Your goal => In the items below, report every line that contains the word "flat", copying each such line in full.

Records to use =>
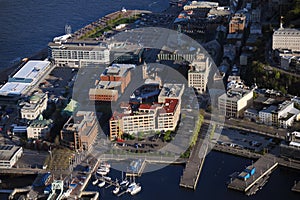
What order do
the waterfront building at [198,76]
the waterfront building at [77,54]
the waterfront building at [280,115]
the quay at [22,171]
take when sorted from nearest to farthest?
the quay at [22,171] < the waterfront building at [280,115] < the waterfront building at [198,76] < the waterfront building at [77,54]

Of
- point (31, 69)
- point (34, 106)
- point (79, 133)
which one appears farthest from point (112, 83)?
point (31, 69)

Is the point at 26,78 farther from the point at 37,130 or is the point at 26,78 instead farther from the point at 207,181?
the point at 207,181

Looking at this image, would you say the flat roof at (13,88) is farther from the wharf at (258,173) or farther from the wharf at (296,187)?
the wharf at (296,187)

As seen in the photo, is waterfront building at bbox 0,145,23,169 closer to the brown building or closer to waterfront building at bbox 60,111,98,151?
waterfront building at bbox 60,111,98,151

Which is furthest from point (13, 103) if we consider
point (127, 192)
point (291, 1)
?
point (291, 1)

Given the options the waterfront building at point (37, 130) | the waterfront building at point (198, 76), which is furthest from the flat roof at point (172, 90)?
the waterfront building at point (37, 130)

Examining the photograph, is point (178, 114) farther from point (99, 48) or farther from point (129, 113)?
point (99, 48)
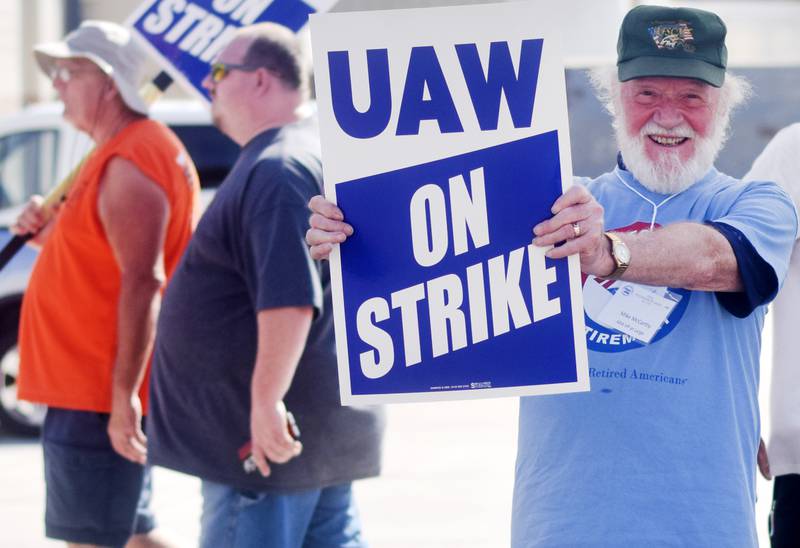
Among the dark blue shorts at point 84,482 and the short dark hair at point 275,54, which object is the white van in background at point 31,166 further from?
the short dark hair at point 275,54

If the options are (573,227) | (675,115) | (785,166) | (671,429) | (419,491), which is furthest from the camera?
(419,491)

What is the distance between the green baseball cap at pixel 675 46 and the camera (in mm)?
2736

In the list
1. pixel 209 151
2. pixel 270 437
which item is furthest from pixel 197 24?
pixel 209 151

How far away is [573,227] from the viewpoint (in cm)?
241

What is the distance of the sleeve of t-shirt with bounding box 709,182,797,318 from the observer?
2.60 meters

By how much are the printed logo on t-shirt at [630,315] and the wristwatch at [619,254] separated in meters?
0.19

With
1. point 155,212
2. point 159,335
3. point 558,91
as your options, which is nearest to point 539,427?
point 558,91

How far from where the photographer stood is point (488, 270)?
2.47 metres

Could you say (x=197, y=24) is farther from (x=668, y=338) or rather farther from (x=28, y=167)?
(x=28, y=167)

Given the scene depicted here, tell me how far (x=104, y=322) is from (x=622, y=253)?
220 cm

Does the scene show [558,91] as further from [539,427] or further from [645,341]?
[539,427]

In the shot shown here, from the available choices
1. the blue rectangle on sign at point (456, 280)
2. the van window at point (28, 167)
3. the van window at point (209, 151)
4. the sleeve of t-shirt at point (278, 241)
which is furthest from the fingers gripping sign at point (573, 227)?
the van window at point (209, 151)

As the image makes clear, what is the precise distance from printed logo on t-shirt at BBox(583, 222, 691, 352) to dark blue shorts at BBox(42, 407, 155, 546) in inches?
78.3

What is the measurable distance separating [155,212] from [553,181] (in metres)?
2.01
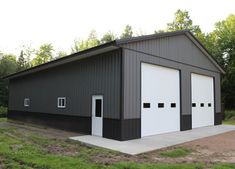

Solution to this exercise =>
Looking at this image, would you say the flat roof at (13,88) is farther from the wharf at (258,173) or farther from the wharf at (296,187)?
Given the options the waterfront building at point (37, 130) | the waterfront building at point (198, 76), which is furthest from the flat roof at point (172, 90)?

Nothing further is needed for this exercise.